March 10, 2008

Wow. Russian Winnie The Pooh By Fyodor Khitruk


It's like Winnie the Pooh, without the rampant capitalism. Literally. In 1969-1972, Fyodor Khitruk, who is considered the pioneering figure of post-Stalinist Soviet animation, made three short films about Vinni Puh, based on the Russian translation of A.A. Milne's Winnie The Pooh.


For reasons I don't quite understand, even after several quick Wikipedia readings, animation was allowed a great deal of creative freedom and autonomy in the Soviet Union, and Khitruk's work is incredible. I love watchin Puh walk, but mostly I love seeing a different interpretation of classic stories and characters that have been largely homogenized and commodified. [Yeah, capitalism!]

According to Russian speakers, who grew up memorizing the Khitruk version, the songs and dialogue are full of hilariously witty puns and rhymes. But then I think it's just fine to watch it without understanding a word, so go figure. The kid doesn't read subtitles yet anyway.

Vinni Puh, 1969, dir. Fyodor Khitruk
gets stuck at Rabbit's house: Vinni Puh Is Going On A Visit, 1971
Hangs out with Eeyore: Vinnie Puh And The Day Of Care [youtube, which has a growing collection of interesting, short-form, downloadable content for kids]
images, there's a lot more where they came from: Vinni Puh film information and stills, and Fyodor Khitruk's other films []


Animation was huge there. I wonder if it's a logical offshoot of having so much large-scale graphic propoganda. Perhaps you expect those billboards to come to life. Probably also an offshoot of really treasuring the arts.

I'm assuming you're referring to the capitalism around the Winnie the Pooh brand and not the stories. I'm struggling to remember any plot lines that would have been offensive to the party.
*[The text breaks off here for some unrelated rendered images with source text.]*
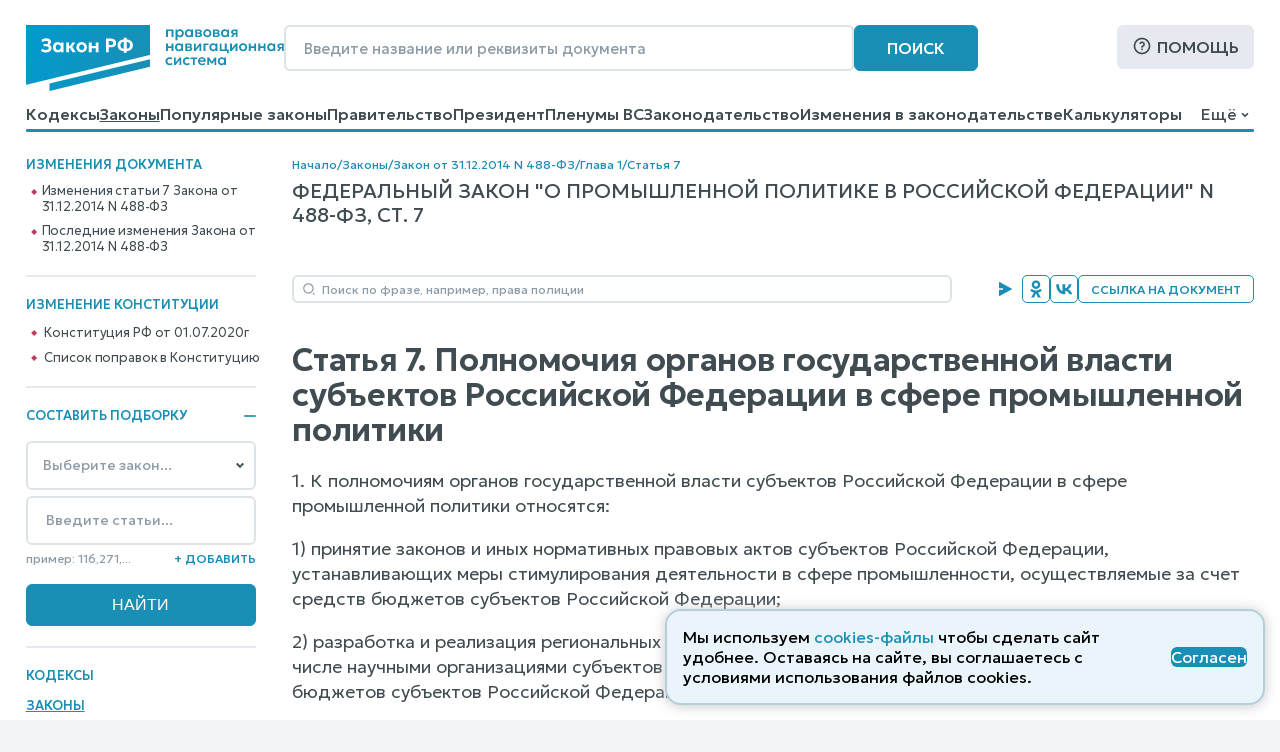

--- FILE ---
content_type: image/svg+xml
request_url: https://www.zakonrf.info/static/images/icons/ok.b6af148aeb11.svg
body_size: 1535
content:
<svg width="12" height="18" viewBox="0 0 12 18" fill="none" xmlns="http://www.w3.org/2000/svg">
<path d="M6.00089 8.93557C7.17628 8.93557 8.2342 8.46541 9.00356 7.69605C9.77292 6.92669 10.2431 5.85813 10.2431 4.69338C10.2431 3.51794 9.77292 2.46007 9.00356 1.69071C8.2342 0.921342 7.17628 0.451172 6.00089 0.451172C4.82545 0.451172 3.76758 0.921342 2.99822 1.69071C2.22886 2.46007 1.75866 3.51794 1.75866 4.69338C1.75866 5.86882 2.22886 6.92669 2.99822 7.69605C3.76758 8.45472 4.82545 8.93557 6.00089 8.93557ZM4.64381 3.32561C4.99641 2.97297 5.4773 2.75927 6.00089 2.75927C6.53517 2.75927 7.01602 2.97297 7.35797 3.32561C7.71056 3.67825 7.92431 4.1591 7.92431 4.68269C7.92431 5.20628 7.71056 5.69782 7.35797 6.03977C7.00533 6.39241 6.52448 6.60611 6.00089 6.60611C5.46661 6.60611 4.98572 6.39241 4.64381 6.03977C4.29117 5.68713 4.07747 5.20628 4.07747 4.68269C4.07747 4.1591 4.29117 3.67825 4.64381 3.32561Z" fill="#198FB6"/>
<path d="M11.707 10.6453L10.4568 8.94625C10.382 8.85011 10.2538 8.83943 10.1576 8.91419C8.98219 9.91868 7.53961 10.5598 5.9902 10.5598C4.4408 10.5598 2.99822 9.90799 1.82278 8.91419C1.73733 8.83943 1.59839 8.85011 1.52358 8.94625L0.284063 10.6453C0.219938 10.7308 0.241313 10.8483 0.316126 10.9124C1.36331 11.7673 2.58145 12.3336 3.85308 12.6328L1.22438 17.2597C1.1603 17.3879 1.25644 17.5482 1.40606 17.5482H3.98128C4.05609 17.5482 4.13091 17.5055 4.16297 17.4307L6.00089 13.3274L7.83881 17.4307C7.87088 17.5055 7.94569 17.5482 8.02045 17.5482H10.5957C10.7453 17.5482 10.8415 17.3879 10.7667 17.2597L8.13802 12.6328C9.4096 12.3336 10.6171 11.7673 11.6643 10.9124C11.7498 10.8483 11.7605 10.7308 11.707 10.6453Z" fill="#198FB6"/>
</svg>
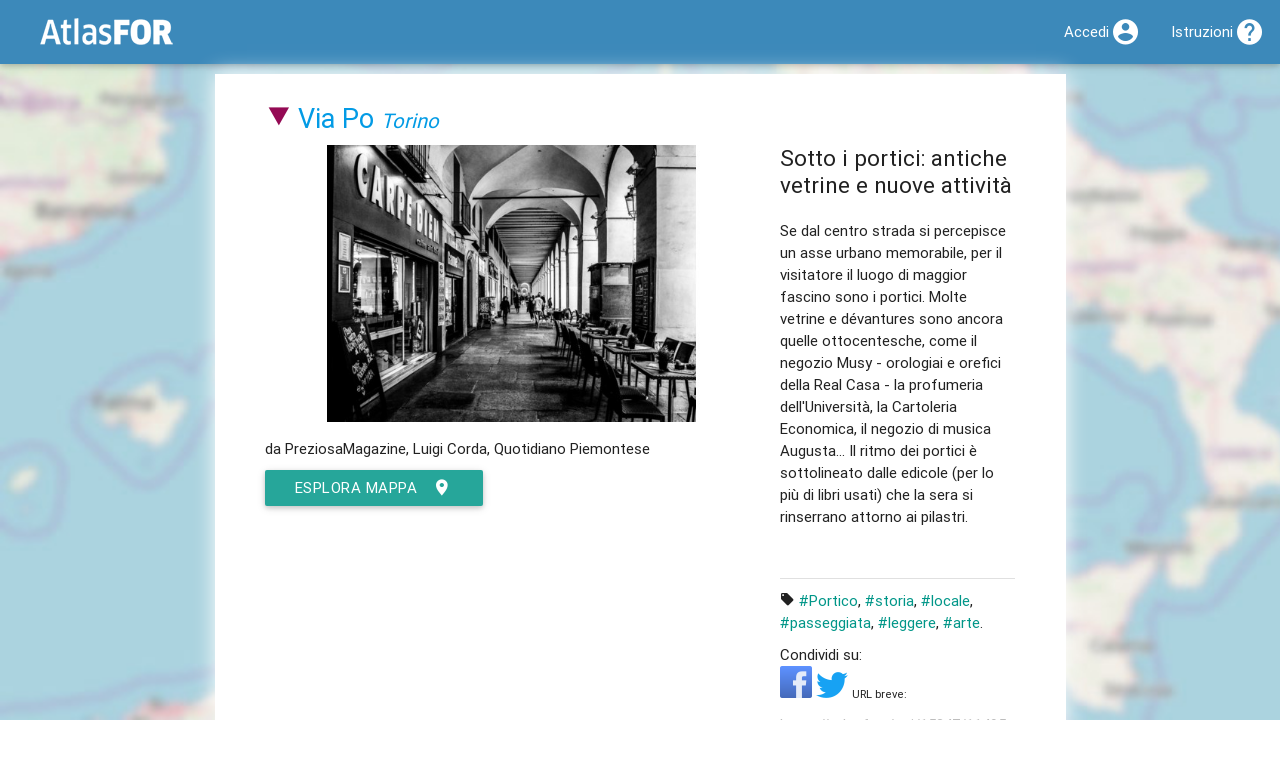

--- FILE ---
content_type: text/css
request_url: https://atlas.landscapefor.eu/content/themes/materialize/my-media.css?v=274c5eaa-20251101
body_size: 345
content:
#landing-media-map {
	background-image:url(/content/landing-map-italy.jpg);
	background-size:cover;
	background-repeat:no-repeat;
	position:fixed;
	top:0;
	bottom:0;
	left:0;
	right:0;
	z-index:-1;
}
.enter-in-atlas .divider {
	margin-top:50px;
}
.category-icon img {
	width:0.9em;
}
#landing-media {
	box-shadow:0 0 20px white;
	background-color:rgba(255, 255, 255, 1);
	padding:20px 50px;
	margin-top:10px;
}
#landing-media h1 {
	margin:5px 2px;
}
#landing-media h2 {
    line-height:1.8rem;
}
#landing-media iframe {
	min-height: 600px;
}
@media (max-width:600px) {
	#landing-media {
		padding:5px 0px;
	}
	#landing-media-map {
		display:none;
	}
}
I have a copy of the Hobbit I picked up while I was there. The illustrations are fascinating for seeing what happens when you don't have exposure to western ideas of swords and sorcery.

I feel in many ways like the Soviet Union is some sort of parallel universe to the United States that shows a completely different way we could have been.

The Soviets placed a sharp dividing line between popular entertainment and ideological propaganda (with occasional crossings of the line). The idea that everything in the USSR was a mouthpiece for the Party and the reigning ideology is a Western myth.